Database Size versus Shannon's Word Entropy

Mon Oct 23 00:18:54 CEST 2017

On Sun, 22 Oct 2017 20:11:37 +0200
Rick van Rein wrote:

> Hello,
> 
> I was wondering why the Bogofilter database grows so large.  I have
> one of around 44 MB, 
> 
> So I plunged into the database.  That became a startling endeavour:
> 
> * The database holds 739803 entries

not particularly large

...
> The majority of the wordlist is filled with one-shot words!  Looking
> at a few, I found a!wƒà¹ and ARMDevices in my vocabulary.  
...
> isn't this the Achilles' heel of Bayesian filtering?

No, and the fact that it doesn't much matter is one of its greatest
strengths. It allows the filter to find the useful tokens for itself.

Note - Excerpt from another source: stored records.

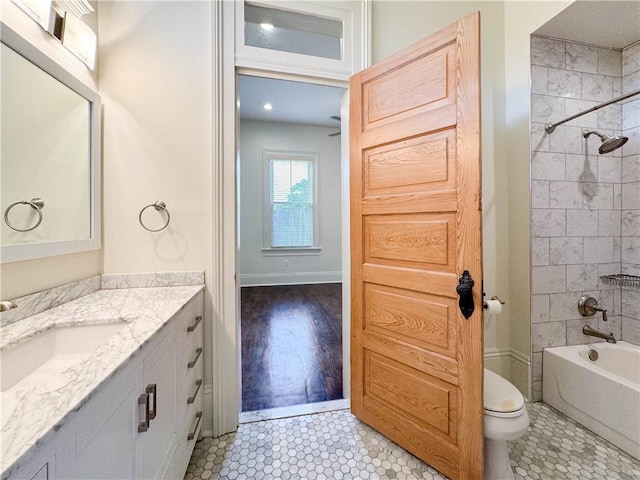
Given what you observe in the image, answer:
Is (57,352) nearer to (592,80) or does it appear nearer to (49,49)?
(49,49)

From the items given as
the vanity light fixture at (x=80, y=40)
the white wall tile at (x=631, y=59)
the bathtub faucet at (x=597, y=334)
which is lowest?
the bathtub faucet at (x=597, y=334)

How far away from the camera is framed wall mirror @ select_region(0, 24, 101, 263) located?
101cm

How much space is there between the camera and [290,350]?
8.89 ft

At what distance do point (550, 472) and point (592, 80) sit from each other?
255 cm

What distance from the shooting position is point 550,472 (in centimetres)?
137

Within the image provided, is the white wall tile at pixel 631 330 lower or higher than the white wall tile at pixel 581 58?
lower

Lookup times should be relatively insensitive to database size - there's
no intrinsic reason why they can't be independent of the number of
tokens. The file size isn't very important until it becomes a
significant fraction of RAM size.  

> * the same date is (currently) present in all entries

This is a limitation of bogofilter that the timestamp only gets updated
when the token's counts are updated. But if you train both spam and ham
regularly you can eventually age-out tokens, if you want, using
bogoutil.